The stonework incorporated into the building is thought to have been derived from a preceptory of the Knights Templars who acquired the site in 1152, developing it into an administrative centre for a large estate with property spread across several parishes in the Vale of York. The Order of the Knights Templars was suppressed in 1312 and Temple Hirst was forfeited. In 1337 it was granted by the king to Sir John Darcy and was held by the Darcy family as their principal residence until the execution of Thomas, Lord Darcy in 1537 as a result of his involvement with the Pilgrimage of Grace. The Darcy family was a minor gentry family who nonetheless had a succession of members with close connections to the crown. The tower and possibly the western buttress survive from the fortified manor house built by the Darcy family in the 15th century and is one of a number of similarly dated high status brick houses in the region, others being Riccall Manor house, Bishopthorpe Palace, Cawood Castle and Paull Holme Tower. Although there are a number of historical records concerning Temple Hirst in the 16th century and earlier, it is not known who held Temple Manor in the 17th century when the fortified house was extensively rebuilt. The 1789 Enclosure Plan shows additional buildings that were demolished in the 20th century which 19th century writers thought incorporated remains of the medieval preceptory. 19th century Ordnance Survey maps show additional farm buildings which have also been subsequently cleared. It is suggested that Temple Manor was the inspiration for Templestowe in Sir Walter Scott's novel Ivanhoe.

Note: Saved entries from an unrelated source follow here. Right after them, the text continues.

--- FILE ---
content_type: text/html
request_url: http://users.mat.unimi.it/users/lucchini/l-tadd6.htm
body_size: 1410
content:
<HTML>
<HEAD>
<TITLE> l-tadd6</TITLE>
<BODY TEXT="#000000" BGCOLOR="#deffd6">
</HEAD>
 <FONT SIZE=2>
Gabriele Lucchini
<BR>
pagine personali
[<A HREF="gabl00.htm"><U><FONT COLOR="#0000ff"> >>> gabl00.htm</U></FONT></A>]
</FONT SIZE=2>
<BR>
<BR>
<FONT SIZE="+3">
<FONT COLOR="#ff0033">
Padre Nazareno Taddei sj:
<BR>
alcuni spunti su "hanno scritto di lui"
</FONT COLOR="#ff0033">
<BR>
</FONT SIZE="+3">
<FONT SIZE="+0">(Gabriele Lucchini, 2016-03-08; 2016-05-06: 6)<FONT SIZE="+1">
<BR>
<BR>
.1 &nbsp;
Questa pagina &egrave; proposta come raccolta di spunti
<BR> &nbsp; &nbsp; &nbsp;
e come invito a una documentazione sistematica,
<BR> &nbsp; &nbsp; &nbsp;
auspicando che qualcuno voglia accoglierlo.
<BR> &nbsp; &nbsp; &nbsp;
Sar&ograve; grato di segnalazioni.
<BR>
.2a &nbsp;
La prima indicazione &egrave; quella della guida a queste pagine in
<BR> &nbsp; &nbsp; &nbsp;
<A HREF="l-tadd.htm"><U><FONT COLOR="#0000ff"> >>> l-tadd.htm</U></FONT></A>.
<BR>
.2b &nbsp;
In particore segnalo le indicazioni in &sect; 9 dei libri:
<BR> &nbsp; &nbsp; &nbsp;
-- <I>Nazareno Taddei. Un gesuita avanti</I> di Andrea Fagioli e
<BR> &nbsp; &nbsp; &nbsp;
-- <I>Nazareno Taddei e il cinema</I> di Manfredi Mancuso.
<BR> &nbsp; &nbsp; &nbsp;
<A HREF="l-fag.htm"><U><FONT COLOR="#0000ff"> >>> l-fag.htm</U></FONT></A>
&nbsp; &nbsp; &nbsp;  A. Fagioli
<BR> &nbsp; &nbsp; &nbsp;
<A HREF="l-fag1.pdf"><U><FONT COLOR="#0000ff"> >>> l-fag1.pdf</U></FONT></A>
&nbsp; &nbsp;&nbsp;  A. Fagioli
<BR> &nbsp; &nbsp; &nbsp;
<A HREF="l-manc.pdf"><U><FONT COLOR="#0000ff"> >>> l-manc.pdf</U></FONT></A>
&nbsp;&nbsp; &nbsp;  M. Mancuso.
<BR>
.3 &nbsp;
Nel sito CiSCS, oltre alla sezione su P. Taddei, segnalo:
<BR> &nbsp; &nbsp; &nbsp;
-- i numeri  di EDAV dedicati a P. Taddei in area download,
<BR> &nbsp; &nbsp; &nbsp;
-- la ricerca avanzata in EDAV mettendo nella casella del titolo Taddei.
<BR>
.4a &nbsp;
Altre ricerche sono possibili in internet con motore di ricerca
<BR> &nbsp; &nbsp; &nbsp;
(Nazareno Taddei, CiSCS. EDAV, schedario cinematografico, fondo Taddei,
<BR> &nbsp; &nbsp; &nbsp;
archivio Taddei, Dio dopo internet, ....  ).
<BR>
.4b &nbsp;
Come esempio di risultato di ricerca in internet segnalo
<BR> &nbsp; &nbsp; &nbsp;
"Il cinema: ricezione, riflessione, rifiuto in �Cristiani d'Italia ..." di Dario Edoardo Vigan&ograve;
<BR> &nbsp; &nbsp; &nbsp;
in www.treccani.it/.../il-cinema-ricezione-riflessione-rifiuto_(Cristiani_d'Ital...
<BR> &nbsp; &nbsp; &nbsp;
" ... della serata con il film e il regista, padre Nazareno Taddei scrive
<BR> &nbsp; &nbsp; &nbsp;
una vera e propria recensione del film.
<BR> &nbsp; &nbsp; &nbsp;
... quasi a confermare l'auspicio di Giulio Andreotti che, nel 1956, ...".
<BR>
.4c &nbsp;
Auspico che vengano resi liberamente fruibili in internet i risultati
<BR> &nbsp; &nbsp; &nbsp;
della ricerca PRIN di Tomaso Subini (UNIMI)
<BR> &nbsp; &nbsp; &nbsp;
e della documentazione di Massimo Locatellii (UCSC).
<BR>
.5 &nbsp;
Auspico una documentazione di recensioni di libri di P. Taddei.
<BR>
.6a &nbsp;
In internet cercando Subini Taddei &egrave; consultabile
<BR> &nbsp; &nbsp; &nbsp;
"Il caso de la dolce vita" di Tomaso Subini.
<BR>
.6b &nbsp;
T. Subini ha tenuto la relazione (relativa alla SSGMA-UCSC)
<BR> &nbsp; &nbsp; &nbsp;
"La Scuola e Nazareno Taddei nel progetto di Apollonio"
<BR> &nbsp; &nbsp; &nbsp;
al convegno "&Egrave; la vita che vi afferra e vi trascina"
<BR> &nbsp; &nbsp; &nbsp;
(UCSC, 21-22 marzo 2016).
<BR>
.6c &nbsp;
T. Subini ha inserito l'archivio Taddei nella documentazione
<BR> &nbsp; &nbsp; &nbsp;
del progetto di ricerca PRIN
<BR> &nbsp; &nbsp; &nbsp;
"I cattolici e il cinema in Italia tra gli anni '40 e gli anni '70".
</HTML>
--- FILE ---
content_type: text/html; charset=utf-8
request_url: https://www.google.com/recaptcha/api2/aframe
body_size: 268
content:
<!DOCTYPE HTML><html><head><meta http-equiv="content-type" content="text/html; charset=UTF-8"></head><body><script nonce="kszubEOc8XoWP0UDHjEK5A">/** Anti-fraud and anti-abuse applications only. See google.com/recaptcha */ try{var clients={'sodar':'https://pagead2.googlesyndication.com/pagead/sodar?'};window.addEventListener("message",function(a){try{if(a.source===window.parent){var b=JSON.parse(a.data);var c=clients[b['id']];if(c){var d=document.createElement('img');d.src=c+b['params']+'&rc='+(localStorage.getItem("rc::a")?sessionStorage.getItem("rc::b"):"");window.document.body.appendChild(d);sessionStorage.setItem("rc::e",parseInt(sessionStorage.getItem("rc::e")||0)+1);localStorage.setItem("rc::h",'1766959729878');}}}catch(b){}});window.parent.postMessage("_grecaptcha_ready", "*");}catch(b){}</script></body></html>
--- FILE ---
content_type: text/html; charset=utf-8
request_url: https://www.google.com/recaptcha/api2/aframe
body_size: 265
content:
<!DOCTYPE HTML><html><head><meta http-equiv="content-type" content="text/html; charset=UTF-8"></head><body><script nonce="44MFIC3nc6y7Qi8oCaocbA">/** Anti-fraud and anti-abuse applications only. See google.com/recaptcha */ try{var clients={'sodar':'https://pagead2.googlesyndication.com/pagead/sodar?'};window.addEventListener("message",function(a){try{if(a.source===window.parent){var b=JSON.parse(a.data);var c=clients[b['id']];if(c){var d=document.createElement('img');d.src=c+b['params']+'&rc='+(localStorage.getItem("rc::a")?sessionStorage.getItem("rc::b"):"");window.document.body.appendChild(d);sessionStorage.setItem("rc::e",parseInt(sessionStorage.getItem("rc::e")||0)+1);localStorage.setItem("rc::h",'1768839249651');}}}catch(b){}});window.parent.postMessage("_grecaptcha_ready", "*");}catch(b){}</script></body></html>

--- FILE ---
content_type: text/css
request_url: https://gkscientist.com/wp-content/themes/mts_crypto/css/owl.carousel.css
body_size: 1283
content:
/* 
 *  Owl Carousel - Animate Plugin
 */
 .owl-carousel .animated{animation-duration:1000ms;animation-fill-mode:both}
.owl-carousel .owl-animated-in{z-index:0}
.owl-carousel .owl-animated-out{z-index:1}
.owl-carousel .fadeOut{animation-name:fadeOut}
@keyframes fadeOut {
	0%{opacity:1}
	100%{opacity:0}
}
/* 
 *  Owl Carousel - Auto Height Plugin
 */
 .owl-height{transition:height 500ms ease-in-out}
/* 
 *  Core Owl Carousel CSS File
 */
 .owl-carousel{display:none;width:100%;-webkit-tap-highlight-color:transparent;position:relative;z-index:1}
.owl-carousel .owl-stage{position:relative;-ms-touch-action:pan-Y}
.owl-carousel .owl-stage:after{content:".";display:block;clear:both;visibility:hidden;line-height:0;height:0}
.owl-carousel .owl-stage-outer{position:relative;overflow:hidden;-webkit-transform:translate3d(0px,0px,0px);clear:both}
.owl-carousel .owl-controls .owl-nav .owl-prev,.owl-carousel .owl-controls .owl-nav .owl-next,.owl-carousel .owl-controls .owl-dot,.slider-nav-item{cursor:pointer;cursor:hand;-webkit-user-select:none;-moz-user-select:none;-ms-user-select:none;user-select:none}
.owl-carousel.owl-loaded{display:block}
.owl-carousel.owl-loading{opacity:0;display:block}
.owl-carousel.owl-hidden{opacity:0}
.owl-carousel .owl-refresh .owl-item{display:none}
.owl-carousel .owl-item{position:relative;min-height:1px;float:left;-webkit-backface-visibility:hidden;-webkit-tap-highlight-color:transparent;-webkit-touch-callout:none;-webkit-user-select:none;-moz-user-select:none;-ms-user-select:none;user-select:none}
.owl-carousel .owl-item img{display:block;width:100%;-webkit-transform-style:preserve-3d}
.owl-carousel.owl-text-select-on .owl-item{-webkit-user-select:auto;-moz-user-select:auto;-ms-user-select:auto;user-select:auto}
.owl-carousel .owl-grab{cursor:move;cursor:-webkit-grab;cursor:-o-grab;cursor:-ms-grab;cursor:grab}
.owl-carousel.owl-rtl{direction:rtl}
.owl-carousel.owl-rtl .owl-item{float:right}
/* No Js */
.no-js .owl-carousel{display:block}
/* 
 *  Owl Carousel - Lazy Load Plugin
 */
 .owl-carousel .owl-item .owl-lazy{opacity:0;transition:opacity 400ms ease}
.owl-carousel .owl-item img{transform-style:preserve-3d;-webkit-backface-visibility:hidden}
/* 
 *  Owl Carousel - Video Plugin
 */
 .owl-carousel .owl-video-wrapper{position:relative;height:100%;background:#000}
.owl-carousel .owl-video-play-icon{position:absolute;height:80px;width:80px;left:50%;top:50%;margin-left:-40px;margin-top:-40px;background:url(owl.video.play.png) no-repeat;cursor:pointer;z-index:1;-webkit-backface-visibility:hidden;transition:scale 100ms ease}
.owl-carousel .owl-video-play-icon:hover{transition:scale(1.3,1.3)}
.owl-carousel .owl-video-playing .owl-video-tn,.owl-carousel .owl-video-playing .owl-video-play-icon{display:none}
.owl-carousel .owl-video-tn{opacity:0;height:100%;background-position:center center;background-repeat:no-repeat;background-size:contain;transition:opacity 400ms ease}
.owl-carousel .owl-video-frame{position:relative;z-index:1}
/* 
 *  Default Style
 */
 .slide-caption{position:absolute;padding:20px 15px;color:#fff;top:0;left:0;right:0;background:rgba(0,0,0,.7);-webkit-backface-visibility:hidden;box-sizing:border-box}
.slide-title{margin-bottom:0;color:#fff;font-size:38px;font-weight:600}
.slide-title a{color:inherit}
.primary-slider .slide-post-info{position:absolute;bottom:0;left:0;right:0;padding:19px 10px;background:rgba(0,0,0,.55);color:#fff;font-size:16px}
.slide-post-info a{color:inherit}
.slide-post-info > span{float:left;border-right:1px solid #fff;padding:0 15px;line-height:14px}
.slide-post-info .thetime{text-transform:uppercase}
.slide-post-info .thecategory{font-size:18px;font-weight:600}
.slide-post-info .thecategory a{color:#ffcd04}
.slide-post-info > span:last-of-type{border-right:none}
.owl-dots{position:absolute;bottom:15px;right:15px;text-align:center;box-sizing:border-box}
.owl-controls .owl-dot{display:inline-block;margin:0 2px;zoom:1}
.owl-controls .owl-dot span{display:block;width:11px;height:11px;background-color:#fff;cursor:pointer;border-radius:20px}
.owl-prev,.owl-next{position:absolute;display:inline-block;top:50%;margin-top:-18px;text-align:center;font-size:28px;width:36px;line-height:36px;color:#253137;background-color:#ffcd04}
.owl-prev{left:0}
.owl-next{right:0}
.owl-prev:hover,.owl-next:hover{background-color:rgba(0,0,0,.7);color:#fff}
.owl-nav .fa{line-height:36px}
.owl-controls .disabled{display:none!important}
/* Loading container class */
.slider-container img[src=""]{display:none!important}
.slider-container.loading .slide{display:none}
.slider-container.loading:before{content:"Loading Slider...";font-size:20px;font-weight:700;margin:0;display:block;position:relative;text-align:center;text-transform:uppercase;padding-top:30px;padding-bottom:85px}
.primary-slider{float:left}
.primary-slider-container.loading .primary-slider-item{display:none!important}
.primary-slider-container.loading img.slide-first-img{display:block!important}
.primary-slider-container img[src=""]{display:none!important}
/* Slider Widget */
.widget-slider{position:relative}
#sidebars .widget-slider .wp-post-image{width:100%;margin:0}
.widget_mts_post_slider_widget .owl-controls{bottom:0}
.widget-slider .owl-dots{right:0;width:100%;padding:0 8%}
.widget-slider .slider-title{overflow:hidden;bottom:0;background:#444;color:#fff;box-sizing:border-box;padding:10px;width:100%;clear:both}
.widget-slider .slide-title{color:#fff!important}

The house will overlie buried remains of the Templar Preceptory and further remains of the later fortified manor house of the Darcys. At the time of inspection these buried archaeological remains could not be included within the listing although they contribute to the special interest of the standing building. Although English Heritage guidance is that all positively identified preceptories with surviving archaeological remains are regarded as being of national importance and thus eligible for scheduling, the extent of survival at Temple Hirst is currently too poorly understood for a scheduling to be proposed. The preceptory will have extended over an area far beyond the footprint of the current building, possibly as far as the current road to the north, a marked break of slope to the south and an area of former medieval fishponds to the east. However currently there is insufficient evidence for archaeological survival within the surrounding area to justify formal designation by scheduling.